╔══
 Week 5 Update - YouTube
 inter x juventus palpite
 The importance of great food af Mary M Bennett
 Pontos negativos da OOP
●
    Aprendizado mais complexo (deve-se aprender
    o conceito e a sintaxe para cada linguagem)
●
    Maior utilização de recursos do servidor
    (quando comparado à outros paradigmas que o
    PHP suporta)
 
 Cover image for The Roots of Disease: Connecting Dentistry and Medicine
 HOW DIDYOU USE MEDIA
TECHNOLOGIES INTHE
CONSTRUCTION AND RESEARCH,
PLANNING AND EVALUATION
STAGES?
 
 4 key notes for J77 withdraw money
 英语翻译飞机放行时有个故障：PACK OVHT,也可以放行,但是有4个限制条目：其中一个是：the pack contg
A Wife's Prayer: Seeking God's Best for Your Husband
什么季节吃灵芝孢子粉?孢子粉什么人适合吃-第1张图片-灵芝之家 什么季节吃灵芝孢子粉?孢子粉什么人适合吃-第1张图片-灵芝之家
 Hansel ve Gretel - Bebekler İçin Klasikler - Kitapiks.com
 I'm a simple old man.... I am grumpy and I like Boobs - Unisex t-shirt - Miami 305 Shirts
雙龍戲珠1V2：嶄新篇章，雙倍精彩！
╚══
╔══
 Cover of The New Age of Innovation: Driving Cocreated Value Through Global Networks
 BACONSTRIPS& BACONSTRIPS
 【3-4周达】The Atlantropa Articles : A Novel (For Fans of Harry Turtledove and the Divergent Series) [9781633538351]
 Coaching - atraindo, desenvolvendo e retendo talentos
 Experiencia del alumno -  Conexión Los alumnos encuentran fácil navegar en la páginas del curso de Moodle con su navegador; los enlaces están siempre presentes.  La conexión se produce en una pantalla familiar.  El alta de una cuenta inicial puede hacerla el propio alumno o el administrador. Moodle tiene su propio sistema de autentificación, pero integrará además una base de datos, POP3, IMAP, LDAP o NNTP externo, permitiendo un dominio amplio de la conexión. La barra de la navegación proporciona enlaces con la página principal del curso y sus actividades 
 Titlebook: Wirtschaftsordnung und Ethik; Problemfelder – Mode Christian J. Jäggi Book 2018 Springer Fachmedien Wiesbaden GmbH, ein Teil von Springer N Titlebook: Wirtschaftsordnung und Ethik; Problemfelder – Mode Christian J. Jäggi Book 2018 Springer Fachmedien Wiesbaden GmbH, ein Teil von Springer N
╚══
╔══
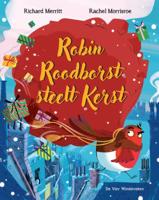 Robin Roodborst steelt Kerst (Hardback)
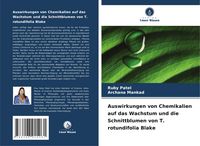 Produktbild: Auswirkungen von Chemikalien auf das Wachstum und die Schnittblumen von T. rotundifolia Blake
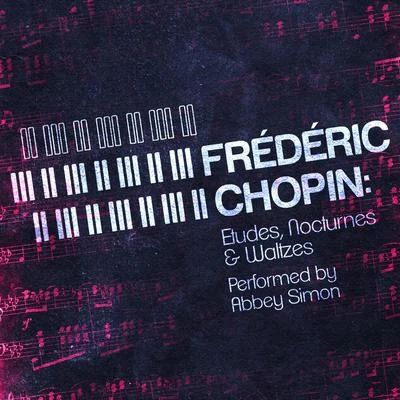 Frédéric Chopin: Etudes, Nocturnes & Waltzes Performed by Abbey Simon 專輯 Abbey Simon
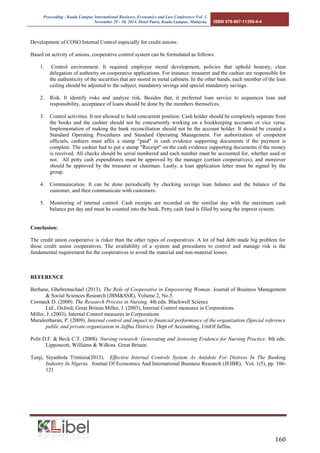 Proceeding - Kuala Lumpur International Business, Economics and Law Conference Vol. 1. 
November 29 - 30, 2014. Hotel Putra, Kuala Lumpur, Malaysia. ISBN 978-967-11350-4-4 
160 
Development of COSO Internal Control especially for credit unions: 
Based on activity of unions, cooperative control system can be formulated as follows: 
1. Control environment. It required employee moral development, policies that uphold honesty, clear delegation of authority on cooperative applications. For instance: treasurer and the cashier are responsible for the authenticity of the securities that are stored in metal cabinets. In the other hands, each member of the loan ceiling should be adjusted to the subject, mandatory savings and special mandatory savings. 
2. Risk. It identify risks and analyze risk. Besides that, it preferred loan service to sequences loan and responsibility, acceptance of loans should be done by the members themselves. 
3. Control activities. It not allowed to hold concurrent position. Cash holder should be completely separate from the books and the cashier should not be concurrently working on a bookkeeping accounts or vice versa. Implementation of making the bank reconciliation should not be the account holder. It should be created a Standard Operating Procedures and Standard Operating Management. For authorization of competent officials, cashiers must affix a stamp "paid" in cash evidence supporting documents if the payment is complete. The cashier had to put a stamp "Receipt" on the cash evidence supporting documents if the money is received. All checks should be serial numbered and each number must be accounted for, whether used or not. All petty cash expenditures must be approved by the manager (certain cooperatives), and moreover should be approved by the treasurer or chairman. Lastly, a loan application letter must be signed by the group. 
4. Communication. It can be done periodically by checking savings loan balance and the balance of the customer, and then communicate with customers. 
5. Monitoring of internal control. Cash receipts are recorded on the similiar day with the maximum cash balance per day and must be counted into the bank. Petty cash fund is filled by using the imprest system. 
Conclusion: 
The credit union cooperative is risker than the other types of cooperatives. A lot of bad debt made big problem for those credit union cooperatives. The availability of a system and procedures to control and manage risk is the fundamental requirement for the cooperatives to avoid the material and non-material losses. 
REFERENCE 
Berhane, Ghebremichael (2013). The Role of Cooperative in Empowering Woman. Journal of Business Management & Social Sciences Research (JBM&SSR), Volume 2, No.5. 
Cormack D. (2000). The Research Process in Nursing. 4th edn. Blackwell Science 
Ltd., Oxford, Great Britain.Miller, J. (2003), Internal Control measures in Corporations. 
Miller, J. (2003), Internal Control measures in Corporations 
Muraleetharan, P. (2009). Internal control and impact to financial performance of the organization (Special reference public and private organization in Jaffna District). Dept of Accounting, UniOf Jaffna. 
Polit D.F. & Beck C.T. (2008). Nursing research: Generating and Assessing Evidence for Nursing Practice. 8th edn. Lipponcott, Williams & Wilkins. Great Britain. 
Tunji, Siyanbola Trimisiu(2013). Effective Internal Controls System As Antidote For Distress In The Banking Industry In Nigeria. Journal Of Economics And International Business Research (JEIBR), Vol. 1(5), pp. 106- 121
╚══
**WHAT TO WORK ON**
Copy range, inclusive: the line holding "(quando comparado à" to the line holding "Hansel ve Gretel". Reproduce exactly those lines of the records above and no others.

**RESPONSE BOX**
    (quando comparado à outros paradigmas que o
    PHP suporta)
 
 Cover image for The Roots of Disease: Connecting Dentistry and Medicine
 HOW DIDYOU USE MEDIA
TECHNOLOGIES INTHE
CONSTRUCTION AND RESEARCH,
PLANNING AND EVALUATION
STAGES?
 
 4 key notes for J77 withdraw money
 英语翻译飞机放行时有个故障：PACK OVHT,也可以放行,但是有4个限制条目：其中一个是：the pack contg
A Wife's Prayer: Seeking God's Best for Your Husband
什么季节吃灵芝孢子粉?孢子粉什么人适合吃-第1张图片-灵芝之家 什么季节吃灵芝孢子粉?孢子粉什么人适合吃-第1张图片-灵芝之家
 Hansel ve Gretel - Bebekler İçin Klasikler - Kitapiks.com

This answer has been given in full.